** Begin **
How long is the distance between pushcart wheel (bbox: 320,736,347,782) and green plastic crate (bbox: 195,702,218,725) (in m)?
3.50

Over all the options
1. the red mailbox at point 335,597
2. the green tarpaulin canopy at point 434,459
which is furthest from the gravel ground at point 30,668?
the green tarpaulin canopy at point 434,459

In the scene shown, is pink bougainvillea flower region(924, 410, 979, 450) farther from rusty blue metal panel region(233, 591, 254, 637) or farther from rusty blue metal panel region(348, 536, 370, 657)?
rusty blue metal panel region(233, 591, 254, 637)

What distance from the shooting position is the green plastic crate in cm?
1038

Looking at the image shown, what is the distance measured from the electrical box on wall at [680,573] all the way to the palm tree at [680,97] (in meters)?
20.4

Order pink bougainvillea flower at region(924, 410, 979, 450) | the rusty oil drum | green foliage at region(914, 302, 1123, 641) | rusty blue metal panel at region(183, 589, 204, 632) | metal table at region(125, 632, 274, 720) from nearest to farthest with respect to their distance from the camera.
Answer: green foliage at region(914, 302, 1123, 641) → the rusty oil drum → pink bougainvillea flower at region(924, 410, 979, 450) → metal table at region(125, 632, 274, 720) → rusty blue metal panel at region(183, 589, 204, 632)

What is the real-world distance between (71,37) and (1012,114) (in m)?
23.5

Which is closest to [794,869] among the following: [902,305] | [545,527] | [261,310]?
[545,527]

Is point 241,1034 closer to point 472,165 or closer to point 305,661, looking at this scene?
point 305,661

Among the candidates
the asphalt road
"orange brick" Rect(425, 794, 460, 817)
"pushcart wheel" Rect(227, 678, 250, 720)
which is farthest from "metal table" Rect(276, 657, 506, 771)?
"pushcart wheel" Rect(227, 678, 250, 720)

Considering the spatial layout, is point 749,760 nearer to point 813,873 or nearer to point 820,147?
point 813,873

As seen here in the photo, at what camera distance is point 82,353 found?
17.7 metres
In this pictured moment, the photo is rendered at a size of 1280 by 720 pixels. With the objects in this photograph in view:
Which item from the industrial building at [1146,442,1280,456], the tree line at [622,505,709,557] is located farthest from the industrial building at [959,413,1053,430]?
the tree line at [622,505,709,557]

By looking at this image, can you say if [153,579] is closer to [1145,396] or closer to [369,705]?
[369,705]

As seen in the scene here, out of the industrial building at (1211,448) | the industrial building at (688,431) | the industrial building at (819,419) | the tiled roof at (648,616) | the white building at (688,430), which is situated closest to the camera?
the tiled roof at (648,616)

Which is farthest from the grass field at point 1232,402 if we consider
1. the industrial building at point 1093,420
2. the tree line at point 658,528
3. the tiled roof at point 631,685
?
** End **
# Brief
Reproduce the items from the beginning up to and including the line containing "17.7 metres", switching "gravel ground" to "dirt ground" and leaving everything else unchanged.

# Response to the task
How long is the distance between pushcart wheel (bbox: 320,736,347,782) and green plastic crate (bbox: 195,702,218,725) (in m)?
3.50

Over all the options
1. the red mailbox at point 335,597
2. the green tarpaulin canopy at point 434,459
which is furthest from the dirt ground at point 30,668?
the green tarpaulin canopy at point 434,459

In the scene shown, is pink bougainvillea flower region(924, 410, 979, 450) farther from rusty blue metal panel region(233, 591, 254, 637) or farther from rusty blue metal panel region(348, 536, 370, 657)?
rusty blue metal panel region(233, 591, 254, 637)

What distance from the shooting position is the green plastic crate in cm?
1038

Looking at the image shown, what is the distance measured from the electrical box on wall at [680,573] all the way to the palm tree at [680,97] (in meters)?
20.4

Order pink bougainvillea flower at region(924, 410, 979, 450) | the rusty oil drum | green foliage at region(914, 302, 1123, 641) | rusty blue metal panel at region(183, 589, 204, 632) | metal table at region(125, 632, 274, 720) from nearest to farthest with respect to their distance from the camera.
Answer: green foliage at region(914, 302, 1123, 641) → the rusty oil drum → pink bougainvillea flower at region(924, 410, 979, 450) → metal table at region(125, 632, 274, 720) → rusty blue metal panel at region(183, 589, 204, 632)

What is the real-world distance between (71,37) and (1012,114) (in m)?
23.5

Which is closest to [794,869] among the following: [902,305] | [545,527] | [261,310]?
[545,527]

Is point 241,1034 closer to point 472,165 or closer to point 305,661, looking at this scene?
point 305,661

Among the candidates
the asphalt road
"orange brick" Rect(425, 794, 460, 817)
"pushcart wheel" Rect(227, 678, 250, 720)
which is farthest from "metal table" Rect(276, 657, 506, 771)?
"pushcart wheel" Rect(227, 678, 250, 720)

Considering the spatial layout, is point 749,760 nearer to point 813,873 or nearer to point 820,147?
point 813,873

As seen here in the photo, at what camera distance is point 82,353 found?
17.7 metres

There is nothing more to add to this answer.